L'hostilité gauche-droite qui a marqué l'adoption de la réforme de l'assurance maladie complique le débat sur le réchauffement climatique, au moment où le Congrès est appelé à limiter les émissions de gaz à effet de serre aux États-Unis.

La réforme au coeur du programme électoral de Barack Obama a été adoptée dans la nuit de dimanche à lundi après des mois de déchirement par les seuls démocrates, pas un républicain n'ayant rejoint les rangs de la majorité. Et certains observateurs doutent que le président veuille engager le pays dans une nouvelle bataille à l'approche des élections législatives de novembre, traditionnellement défavorables au pouvoir en place.

Parvenir à un texte qui plaise aux deux bords sera «extrêmement compliqué», avertit le politologue Ben Lieberman, de la fondation Heritage, marquée à droite. «Il n'y a plus beaucoup de temps d'ici au moment où les élus se consacreront entièrement à leur réélection».

Malgré tout, 22 sénateurs démocrates ont signé une lettre pour réclamer l'adoption d'une loi sur le climat cette année.

Optimiste, le sénateur John Kerry, qui prépare une proposition de loi en ce sens, veut croire que la Maison-Blanche va accorder «son énergie et son attention» au climat maintenant que la réforme de la couverture maladie a été adoptée.

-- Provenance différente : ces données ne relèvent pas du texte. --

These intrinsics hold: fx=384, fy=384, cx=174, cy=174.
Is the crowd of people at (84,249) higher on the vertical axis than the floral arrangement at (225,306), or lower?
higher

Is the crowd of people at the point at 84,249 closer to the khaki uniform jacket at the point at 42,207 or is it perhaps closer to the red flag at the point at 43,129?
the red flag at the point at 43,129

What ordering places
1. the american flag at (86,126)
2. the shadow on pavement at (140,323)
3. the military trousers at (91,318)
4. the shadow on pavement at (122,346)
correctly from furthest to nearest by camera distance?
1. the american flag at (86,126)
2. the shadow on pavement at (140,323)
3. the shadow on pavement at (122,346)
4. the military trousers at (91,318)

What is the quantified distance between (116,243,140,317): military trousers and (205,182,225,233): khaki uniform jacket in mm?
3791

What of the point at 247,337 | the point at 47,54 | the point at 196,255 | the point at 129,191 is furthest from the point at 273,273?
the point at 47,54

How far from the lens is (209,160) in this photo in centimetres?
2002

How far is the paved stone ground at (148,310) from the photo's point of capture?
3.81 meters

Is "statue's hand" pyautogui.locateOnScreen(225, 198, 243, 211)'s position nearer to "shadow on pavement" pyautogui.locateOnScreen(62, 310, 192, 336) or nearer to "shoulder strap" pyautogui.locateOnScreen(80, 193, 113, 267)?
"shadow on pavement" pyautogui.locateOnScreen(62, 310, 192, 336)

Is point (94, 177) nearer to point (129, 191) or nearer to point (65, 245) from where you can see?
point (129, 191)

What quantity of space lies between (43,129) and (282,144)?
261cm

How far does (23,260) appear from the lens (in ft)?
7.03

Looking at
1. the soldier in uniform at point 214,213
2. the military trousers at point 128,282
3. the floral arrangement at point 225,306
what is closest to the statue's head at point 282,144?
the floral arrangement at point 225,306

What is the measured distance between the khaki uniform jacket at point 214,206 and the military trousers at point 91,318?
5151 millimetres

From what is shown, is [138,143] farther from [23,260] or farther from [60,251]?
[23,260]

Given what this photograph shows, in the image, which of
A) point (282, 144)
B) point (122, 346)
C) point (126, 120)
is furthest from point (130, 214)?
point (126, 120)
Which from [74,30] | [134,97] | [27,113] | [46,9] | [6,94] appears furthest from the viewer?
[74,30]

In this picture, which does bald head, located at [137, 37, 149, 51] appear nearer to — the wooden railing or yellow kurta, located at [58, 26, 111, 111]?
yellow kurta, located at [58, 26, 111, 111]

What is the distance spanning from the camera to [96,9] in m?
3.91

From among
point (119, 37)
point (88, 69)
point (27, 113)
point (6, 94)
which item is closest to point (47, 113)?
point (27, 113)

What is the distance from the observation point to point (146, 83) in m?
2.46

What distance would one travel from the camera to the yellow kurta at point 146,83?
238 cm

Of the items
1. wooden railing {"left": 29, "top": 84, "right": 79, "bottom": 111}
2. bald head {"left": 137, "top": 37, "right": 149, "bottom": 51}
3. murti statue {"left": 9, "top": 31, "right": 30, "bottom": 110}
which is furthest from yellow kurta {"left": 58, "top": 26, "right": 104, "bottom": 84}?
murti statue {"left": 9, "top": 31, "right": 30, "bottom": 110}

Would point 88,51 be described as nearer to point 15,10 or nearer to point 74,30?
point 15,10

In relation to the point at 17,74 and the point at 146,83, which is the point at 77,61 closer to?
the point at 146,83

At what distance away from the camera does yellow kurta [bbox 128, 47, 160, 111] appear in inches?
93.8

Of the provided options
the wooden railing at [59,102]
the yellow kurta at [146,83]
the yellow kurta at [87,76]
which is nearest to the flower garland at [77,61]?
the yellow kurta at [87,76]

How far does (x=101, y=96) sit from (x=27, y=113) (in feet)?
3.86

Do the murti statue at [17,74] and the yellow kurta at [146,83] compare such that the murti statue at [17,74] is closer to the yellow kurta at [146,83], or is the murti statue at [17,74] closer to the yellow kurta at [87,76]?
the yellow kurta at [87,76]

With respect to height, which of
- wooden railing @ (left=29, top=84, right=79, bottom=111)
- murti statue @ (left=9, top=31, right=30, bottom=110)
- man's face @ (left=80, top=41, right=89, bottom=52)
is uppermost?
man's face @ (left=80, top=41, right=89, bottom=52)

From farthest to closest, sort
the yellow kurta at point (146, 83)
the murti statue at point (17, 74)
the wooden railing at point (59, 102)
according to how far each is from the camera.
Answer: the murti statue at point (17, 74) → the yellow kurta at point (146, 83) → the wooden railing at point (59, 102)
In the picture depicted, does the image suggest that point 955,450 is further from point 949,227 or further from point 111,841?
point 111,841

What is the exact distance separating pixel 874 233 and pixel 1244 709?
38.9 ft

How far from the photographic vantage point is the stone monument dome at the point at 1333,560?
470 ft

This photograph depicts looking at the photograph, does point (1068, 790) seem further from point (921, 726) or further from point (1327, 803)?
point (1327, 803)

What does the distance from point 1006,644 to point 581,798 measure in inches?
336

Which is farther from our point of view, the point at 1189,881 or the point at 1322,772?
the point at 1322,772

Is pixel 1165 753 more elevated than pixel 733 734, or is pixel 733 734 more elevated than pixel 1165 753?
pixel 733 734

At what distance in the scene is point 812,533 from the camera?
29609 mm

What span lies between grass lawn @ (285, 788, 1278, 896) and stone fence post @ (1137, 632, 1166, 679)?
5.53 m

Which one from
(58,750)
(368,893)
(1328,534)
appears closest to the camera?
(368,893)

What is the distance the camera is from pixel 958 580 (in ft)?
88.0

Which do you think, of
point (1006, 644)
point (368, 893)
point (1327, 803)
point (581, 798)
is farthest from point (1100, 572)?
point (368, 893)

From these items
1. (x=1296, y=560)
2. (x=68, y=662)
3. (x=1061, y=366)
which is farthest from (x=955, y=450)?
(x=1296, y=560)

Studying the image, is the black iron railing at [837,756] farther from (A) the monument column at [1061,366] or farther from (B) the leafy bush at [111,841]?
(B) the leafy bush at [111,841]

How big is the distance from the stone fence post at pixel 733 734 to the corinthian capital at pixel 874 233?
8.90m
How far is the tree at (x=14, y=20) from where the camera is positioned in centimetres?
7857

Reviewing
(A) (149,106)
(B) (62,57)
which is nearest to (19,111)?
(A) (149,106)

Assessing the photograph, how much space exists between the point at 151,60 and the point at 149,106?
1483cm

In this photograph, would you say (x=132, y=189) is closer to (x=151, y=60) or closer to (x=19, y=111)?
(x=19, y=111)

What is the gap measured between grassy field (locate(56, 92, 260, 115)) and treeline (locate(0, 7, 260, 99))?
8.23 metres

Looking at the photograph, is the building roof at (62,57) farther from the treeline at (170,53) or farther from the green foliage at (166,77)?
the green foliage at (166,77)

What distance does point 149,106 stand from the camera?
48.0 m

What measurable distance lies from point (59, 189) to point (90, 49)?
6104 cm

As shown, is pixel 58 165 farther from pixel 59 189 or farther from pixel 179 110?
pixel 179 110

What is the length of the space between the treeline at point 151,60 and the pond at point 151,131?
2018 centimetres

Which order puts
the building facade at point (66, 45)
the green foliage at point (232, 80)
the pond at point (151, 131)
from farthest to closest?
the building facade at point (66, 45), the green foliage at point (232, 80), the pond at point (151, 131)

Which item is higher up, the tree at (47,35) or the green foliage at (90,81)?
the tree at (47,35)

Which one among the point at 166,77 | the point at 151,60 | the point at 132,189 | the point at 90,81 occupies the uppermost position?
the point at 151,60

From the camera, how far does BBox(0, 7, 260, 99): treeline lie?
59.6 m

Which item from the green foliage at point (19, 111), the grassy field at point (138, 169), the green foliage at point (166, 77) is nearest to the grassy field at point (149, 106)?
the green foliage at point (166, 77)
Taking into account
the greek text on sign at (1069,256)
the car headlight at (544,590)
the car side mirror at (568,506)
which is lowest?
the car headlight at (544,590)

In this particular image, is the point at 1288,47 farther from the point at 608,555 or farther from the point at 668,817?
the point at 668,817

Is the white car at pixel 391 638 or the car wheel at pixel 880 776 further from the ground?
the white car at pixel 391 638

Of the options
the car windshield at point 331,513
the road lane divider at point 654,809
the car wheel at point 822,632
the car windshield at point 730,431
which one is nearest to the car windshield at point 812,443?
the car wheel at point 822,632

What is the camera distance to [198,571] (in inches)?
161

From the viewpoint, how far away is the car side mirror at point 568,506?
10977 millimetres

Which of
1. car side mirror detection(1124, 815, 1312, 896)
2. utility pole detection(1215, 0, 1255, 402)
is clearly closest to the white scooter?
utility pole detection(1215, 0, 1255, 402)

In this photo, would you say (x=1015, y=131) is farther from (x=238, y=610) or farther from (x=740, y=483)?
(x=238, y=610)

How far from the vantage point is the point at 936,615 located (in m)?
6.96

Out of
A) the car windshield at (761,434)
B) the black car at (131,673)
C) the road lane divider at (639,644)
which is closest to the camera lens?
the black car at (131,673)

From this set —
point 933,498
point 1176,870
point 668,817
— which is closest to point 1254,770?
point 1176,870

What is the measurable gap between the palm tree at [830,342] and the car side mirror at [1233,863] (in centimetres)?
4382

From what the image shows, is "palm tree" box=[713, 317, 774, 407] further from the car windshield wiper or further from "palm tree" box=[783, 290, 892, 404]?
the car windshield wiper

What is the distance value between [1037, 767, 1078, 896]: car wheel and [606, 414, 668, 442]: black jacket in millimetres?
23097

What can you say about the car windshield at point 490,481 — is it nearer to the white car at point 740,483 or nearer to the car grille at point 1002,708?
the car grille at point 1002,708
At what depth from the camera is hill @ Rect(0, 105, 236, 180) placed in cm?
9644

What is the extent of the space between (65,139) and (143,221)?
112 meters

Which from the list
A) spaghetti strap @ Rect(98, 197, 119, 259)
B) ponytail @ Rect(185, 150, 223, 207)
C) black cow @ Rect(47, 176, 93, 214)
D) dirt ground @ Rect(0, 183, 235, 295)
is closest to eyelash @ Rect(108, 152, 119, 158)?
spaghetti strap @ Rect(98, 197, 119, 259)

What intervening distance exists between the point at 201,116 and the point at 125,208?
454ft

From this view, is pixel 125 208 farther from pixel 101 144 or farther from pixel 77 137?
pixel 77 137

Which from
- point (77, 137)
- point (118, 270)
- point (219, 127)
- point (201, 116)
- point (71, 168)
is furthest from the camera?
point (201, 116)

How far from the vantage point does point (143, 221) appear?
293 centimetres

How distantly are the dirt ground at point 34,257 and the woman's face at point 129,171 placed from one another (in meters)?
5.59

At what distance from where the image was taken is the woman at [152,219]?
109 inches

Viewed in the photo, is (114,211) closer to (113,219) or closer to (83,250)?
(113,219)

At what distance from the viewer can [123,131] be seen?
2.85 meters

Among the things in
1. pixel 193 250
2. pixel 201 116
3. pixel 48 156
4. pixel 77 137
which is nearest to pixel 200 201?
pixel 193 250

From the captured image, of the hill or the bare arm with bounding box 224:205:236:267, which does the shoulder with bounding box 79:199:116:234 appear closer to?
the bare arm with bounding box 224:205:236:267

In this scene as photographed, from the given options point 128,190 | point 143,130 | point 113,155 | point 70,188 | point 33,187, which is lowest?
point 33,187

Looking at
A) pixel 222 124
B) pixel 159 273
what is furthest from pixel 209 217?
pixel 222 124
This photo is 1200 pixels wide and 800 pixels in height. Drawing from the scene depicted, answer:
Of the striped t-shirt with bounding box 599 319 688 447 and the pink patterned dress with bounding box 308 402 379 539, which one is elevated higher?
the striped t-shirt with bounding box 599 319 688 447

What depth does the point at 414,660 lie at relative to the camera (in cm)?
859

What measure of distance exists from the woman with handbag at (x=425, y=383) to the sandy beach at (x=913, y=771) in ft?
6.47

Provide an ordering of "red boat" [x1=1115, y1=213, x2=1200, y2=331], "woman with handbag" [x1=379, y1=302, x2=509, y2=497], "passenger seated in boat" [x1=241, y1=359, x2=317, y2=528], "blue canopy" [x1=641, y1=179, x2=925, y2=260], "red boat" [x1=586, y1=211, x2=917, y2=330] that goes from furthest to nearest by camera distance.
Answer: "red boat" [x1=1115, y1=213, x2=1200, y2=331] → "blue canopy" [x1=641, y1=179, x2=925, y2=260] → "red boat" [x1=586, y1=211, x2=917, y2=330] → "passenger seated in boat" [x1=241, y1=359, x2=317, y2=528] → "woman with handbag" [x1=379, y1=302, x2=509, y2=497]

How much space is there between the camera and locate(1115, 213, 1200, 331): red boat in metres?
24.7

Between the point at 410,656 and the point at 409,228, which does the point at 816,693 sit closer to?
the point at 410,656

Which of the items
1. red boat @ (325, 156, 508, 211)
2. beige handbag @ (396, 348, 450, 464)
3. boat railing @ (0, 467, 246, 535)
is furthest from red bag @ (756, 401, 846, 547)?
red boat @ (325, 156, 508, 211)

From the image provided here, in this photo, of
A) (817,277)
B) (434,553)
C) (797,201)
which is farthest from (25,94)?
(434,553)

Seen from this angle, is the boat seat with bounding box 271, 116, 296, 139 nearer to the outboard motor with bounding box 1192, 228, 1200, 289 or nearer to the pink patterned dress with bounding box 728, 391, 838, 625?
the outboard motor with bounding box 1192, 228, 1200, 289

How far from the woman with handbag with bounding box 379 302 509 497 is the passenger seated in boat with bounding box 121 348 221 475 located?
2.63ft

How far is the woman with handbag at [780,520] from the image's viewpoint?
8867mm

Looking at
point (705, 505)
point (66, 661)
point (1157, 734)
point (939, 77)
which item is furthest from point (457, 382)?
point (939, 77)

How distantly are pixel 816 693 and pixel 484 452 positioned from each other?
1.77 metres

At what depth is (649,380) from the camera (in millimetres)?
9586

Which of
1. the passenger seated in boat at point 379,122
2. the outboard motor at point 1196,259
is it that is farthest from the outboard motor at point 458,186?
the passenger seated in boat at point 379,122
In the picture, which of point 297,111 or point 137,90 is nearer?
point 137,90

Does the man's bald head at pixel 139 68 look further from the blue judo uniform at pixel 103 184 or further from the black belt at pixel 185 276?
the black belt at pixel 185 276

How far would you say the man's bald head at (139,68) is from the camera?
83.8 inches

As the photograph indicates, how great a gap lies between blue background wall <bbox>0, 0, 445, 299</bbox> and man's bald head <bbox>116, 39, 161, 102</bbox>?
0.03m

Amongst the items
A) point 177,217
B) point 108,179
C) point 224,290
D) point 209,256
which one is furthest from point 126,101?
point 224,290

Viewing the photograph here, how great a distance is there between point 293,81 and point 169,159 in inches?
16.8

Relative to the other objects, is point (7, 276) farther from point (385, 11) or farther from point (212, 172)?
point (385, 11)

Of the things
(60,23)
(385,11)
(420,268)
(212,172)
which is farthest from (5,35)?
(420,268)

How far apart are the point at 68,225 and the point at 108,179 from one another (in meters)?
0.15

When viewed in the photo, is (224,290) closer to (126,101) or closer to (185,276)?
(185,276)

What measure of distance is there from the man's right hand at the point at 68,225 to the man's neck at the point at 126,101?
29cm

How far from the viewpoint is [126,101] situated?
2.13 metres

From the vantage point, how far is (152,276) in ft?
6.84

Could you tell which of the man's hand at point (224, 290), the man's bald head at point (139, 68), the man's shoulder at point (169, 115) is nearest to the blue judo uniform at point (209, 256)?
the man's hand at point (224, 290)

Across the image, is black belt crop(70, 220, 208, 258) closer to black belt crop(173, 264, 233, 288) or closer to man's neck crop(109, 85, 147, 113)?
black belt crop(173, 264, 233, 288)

«Dans la foulée de l'adoption de la réforme de la santé, nous sommes bien placés pour expliquer qu'il s'agit de la prochaine grande percée législative en vue», assure l'ancien candidat démocrate à la présidentielle.

«Une loi sur le climat nous offre le meilleur moyen de créer des emplois, de réduire la pollution et d'arrêter de payer des milliards pour du pétrole à des pays qui cherchent à nous nuire», poursuit-il. «Nous avons un argument gagnant en matière d'emploi, de sécurité et de santé: ça peut marcher».

En juin dernier, la Chambre des représentants a adopté un projet de loi censé réduire les émissions de C02 via la mise en place d'une bourse des droits de polluer, sur le modèle de l'Union européenne. Le Sénat ne s'est pas encore saisi du dossier.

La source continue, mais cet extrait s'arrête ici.